■ **Problem requirements**
Transcribe exactly, and only, the lines that fall between the line containing "ออนไลน์ ช่องปากเพศ, ตรวจสอบ" and the last line of the material, both ends included, omitting any pictures.

━━━━

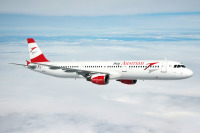 ニュース画像:オーストリア航空、新ブランド発表 「myAustrian」に塗装を変更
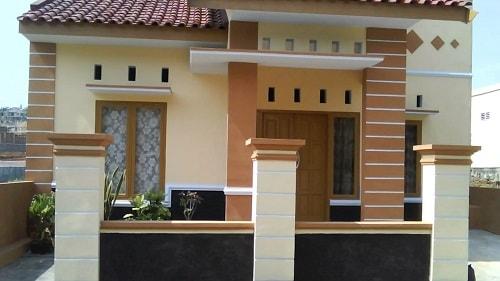 910 Gambar Tampak Depan Rumah Pintu Menyamping Gratis Terbaru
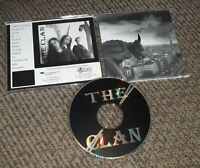The CLAN self titled CD 1994 Toledo Ohio/Adrian Michigan unsigned local band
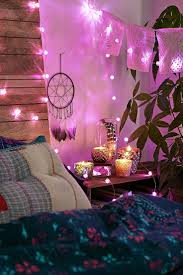 Room Lights Decor by Home Design Boho Room Ideas Diy Hippie Bedroom Decor Inside 89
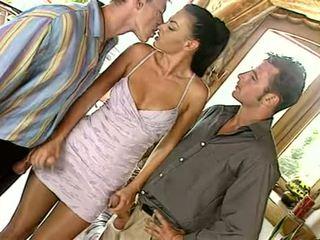 ออนไลน์ ช่องปากเพศ, ตรวจสอบ จูบ, สนุก เพศในช่องคลอด ตรวจสอบ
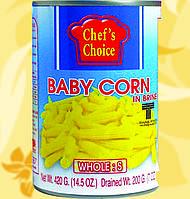 Бейби кукуруза в рассоле, целая, 420 гр, CHEF'S CHOICE, Gf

━━━━

■ **Your response**
 ออนไลน์ ช่องปากเพศ, ตรวจสอบ จูบ, สนุก เพศในช่องคลอด ตรวจสอบ
 Бейби кукуруза в рассоле, целая, 420 гр, CHEF'S CHOICE, Gf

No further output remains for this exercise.